Saat ini industri baja sebagian besar menggunakan batubara sebagai bahan bakarnya dengan menggunakan blast furnace. Untuk mengurangi intensitas karbon maka digunakan bahan bakar gas atau gas alam sebagai bahan bakarnya. Penggunaan bahan bakar gas (BBG) berupa gas alam tersebut juga sebagai media transisi dan pada dasarnya karena berasal dari bahan bakar fossil maka juga merupakan bahan bakar karbon positif. Selain itu penggunaan BBG berupa gas alam juga sebagai bahan bakar transisi sebelum ke hidrogen dari energi terbarukan. Penggunaan bahan bakar karbon berbasis biomasa berupa arang memiliki efek lebih baik bagi iklim karena merupakan bahan bakar karbon netral. Selain itu secara teknis karena merupakan bahan bakar padat sama seperti batubara maka praktis tidak banyak bahkan tidak perlu perubahan atau modifikasi pada tungku peleburannya. Faktor ketersediaan arang berkualitas tinggi, volume besar dan suplai yang kontinyu masih menjadi kendala utamanya.

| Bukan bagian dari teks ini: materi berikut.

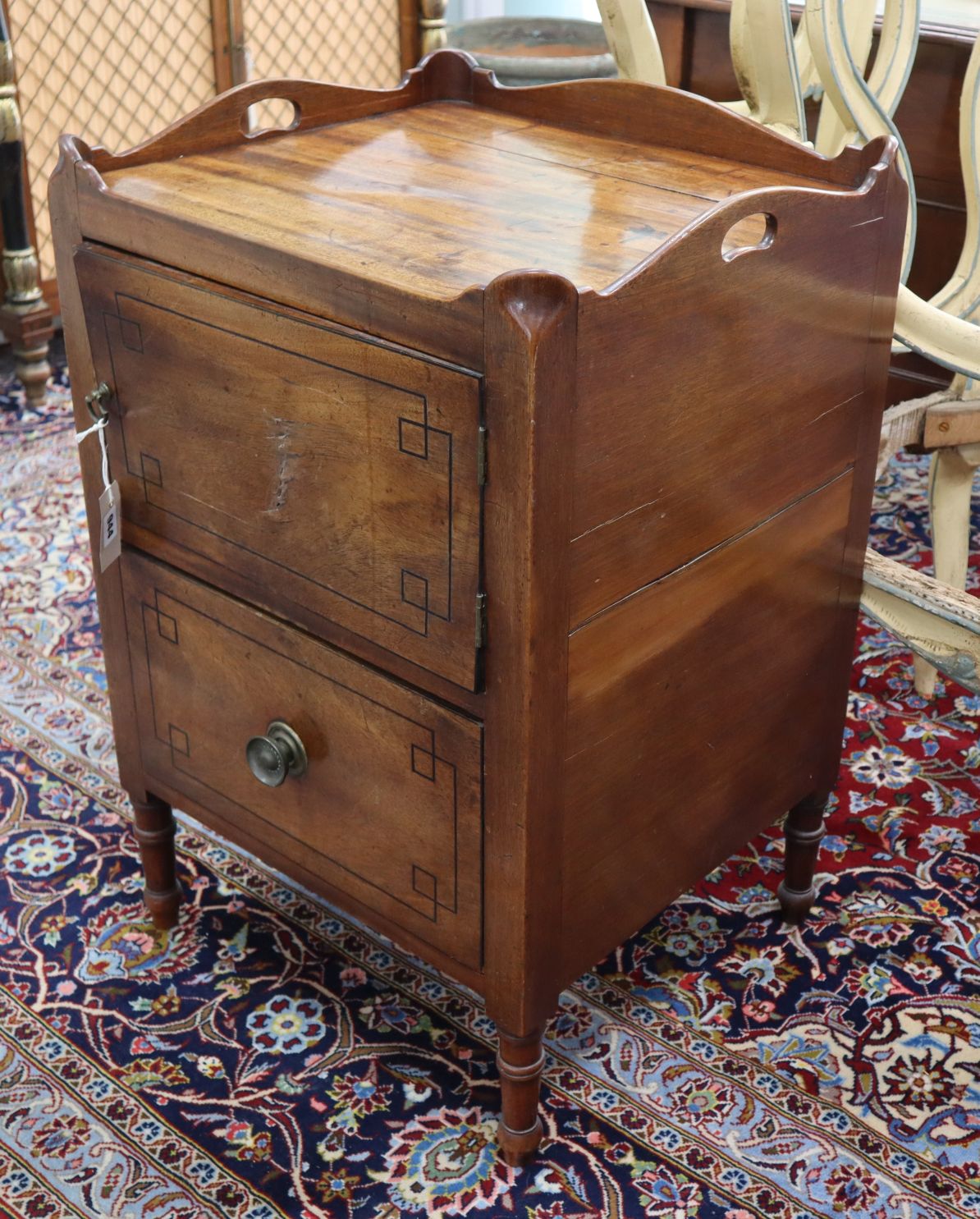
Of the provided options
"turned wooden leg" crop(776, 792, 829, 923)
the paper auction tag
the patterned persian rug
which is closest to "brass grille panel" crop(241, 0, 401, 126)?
the patterned persian rug

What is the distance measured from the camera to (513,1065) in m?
1.33

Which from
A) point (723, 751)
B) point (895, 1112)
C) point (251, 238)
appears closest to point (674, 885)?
point (723, 751)

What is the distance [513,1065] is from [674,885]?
241 mm

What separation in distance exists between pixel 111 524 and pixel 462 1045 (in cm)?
67

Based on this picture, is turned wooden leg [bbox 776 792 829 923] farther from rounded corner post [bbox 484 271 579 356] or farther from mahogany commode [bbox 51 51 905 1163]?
rounded corner post [bbox 484 271 579 356]

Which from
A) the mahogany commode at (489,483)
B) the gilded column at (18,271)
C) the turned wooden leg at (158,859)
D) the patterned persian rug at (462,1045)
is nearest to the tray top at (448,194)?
the mahogany commode at (489,483)

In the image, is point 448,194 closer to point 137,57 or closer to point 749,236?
point 749,236

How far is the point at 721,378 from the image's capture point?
1.18m

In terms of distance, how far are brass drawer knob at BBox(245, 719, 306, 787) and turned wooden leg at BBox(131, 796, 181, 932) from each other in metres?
0.29

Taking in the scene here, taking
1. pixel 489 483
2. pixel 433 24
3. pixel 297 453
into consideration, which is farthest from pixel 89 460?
pixel 433 24

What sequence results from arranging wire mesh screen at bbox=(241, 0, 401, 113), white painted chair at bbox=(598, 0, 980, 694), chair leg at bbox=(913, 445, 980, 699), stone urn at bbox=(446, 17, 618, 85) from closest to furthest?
white painted chair at bbox=(598, 0, 980, 694) < chair leg at bbox=(913, 445, 980, 699) < wire mesh screen at bbox=(241, 0, 401, 113) < stone urn at bbox=(446, 17, 618, 85)

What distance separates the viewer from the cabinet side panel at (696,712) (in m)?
1.23

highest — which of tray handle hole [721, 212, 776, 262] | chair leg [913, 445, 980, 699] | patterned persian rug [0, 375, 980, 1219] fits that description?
tray handle hole [721, 212, 776, 262]

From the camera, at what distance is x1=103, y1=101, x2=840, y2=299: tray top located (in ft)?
3.77
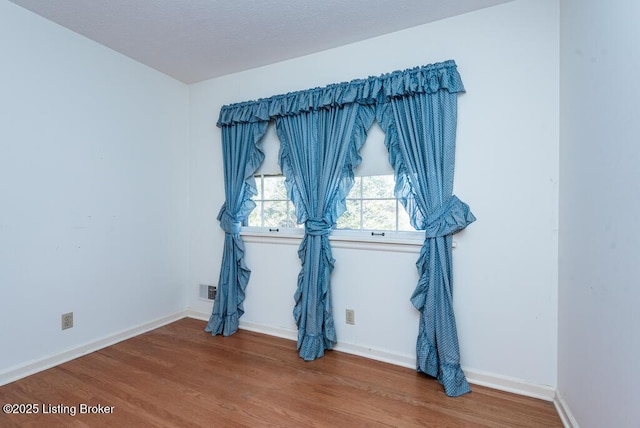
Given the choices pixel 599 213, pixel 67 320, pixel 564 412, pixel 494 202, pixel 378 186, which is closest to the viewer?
pixel 599 213

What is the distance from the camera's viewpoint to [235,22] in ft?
7.09

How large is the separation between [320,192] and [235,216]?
37.6 inches

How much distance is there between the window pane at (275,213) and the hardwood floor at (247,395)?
113 cm

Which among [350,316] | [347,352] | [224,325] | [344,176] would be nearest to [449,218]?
[344,176]

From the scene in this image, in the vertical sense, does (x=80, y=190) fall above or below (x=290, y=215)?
above

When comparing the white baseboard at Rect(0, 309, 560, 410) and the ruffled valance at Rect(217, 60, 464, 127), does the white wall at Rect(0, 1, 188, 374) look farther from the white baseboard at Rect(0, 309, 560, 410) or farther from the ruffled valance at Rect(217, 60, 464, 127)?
the ruffled valance at Rect(217, 60, 464, 127)

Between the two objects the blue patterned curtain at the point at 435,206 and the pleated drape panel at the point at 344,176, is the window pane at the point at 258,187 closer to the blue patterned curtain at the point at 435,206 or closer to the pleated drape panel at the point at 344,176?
the pleated drape panel at the point at 344,176

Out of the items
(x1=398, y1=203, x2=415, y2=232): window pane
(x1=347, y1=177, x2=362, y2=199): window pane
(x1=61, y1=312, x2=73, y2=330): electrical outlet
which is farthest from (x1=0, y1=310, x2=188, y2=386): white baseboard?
(x1=398, y1=203, x2=415, y2=232): window pane

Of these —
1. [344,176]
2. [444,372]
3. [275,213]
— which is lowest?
[444,372]

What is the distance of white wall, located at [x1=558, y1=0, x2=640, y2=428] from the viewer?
1.10 m

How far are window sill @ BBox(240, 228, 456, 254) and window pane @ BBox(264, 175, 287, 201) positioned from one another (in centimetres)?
32

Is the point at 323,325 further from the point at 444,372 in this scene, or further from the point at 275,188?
the point at 275,188

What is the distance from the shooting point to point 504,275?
197 centimetres

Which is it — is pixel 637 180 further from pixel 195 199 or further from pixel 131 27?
pixel 195 199
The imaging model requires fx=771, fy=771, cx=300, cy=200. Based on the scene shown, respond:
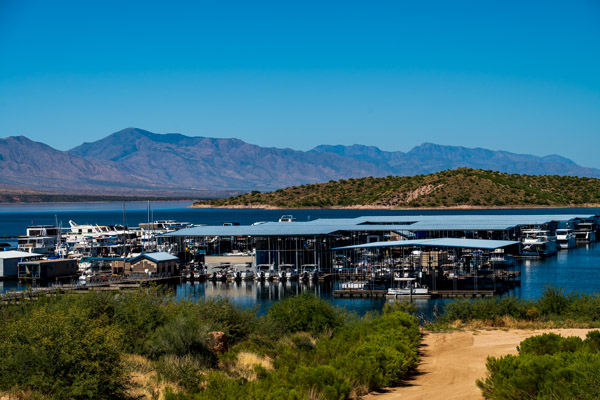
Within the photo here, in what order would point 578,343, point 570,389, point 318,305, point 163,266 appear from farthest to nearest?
1. point 163,266
2. point 318,305
3. point 578,343
4. point 570,389

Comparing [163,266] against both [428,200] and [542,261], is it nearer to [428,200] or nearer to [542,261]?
[542,261]

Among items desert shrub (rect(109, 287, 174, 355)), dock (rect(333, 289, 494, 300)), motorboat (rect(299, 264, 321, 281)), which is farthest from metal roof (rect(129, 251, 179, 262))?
desert shrub (rect(109, 287, 174, 355))

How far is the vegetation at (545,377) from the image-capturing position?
1441 cm

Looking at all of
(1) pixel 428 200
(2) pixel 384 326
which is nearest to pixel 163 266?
(2) pixel 384 326

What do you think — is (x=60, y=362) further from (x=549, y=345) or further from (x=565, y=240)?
(x=565, y=240)

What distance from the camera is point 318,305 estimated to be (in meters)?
29.0

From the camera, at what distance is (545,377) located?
16.0 metres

Penggunaan arang untuk metalurgi atau pembuatan baja sebenarnya sudah pernah menjadi hal biasa pada beberapa waktu lalu. Pada era awal tahun 1900an produksi arang dunia mengalami masa kejayaannya dengan produksi lebih dari 500 ribu ton. Pada tahun 1940an produksi arang mengalami penurunan menjadi hampir ½ dari era awal 1900an yang diakibatkan material karbon lainnya yakni batubara yang menggantikan arang pada pembuatan logam-logam.  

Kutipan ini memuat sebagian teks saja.